TEXTO DE ORIGEM:
Um plano para o Iraque
O ano de 2006 acabou com a execução do ditador Saddam Hussein. O mundo, sobretudo ocidental, manifestou o seu repúdio pela pena de morte bem como pela forma indigna como ela decorreu. No meio de todos estes protestos, só o presidente dos Estados Unidos demonstrou algum regozijo pelo enforcamento de um dos seus arqui-inimigos. O que estimulou ainda mais a ira por parte daqueles que sempre se opuseram à intervenção no Iraque por parte da América. Na verdade, George W Bush não deixou de ser coerente para com os seus princípios. Ele próprio, enquanto governador do Texas, ordenou a aplicação da pena de morte a muitos criminosos americanos daquele estado. No entanto, a verdadeira questão incide sobre se esta execução ajuda a estabilizar o Iraque, como muitos elementos da Administração americana o proclamam; e até agora esta posição levanta sérias dúvidas.

INSTRUÇÕES DA TAREFA: Transcreva fielmente o trecho do texto sobre o Iraque que vai desde "Um plano para" até "levanta sérias dúvidas.", inclusive. Os dados apresentados em seguida não desempenham qualquer papel neste exercício.

EXTRATO DOS DADOS:
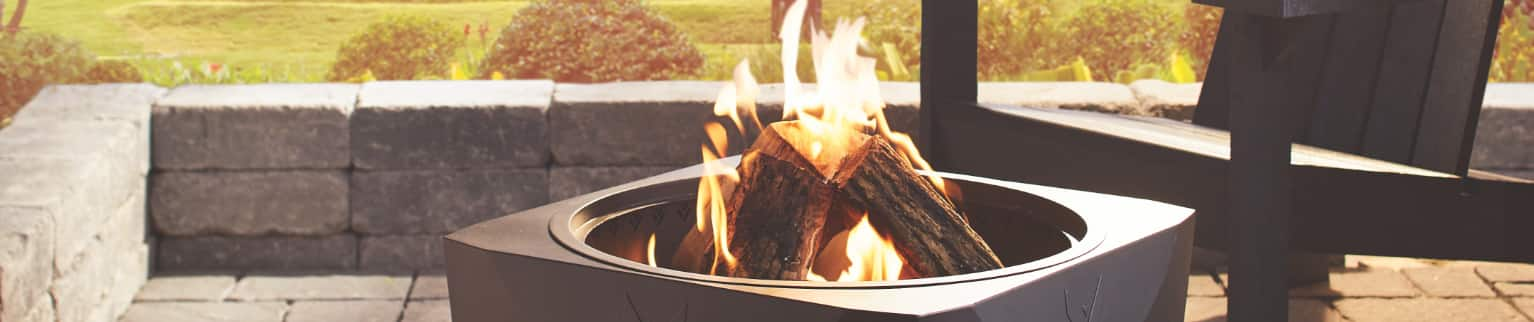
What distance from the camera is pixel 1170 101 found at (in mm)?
3688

RESOLUÇÃO DA TAREFA:
Um plano para o Iraque
O ano de 2006 acabou com a execução do ditador Saddam Hussein. O mundo, sobretudo ocidental, manifestou o seu repúdio pela pena de morte bem como pela forma indigna como ela decorreu. No meio de todos estes protestos, só o presidente dos Estados Unidos demonstrou algum regozijo pelo enforcamento de um dos seus arqui-inimigos. O que estimulou ainda mais a ira por parte daqueles que sempre se opuseram à intervenção no Iraque por parte da América. Na verdade, George W Bush não deixou de ser coerente para com os seus princípios. Ele próprio, enquanto governador do Texas, ordenou a aplicação da pena de morte a muitos criminosos americanos daquele estado. No entanto, a verdadeira questão incide sobre se esta execução ajuda a estabilizar o Iraque, como muitos elementos da Administração americana o proclamam; e até agora esta posição levanta sérias dúvidas.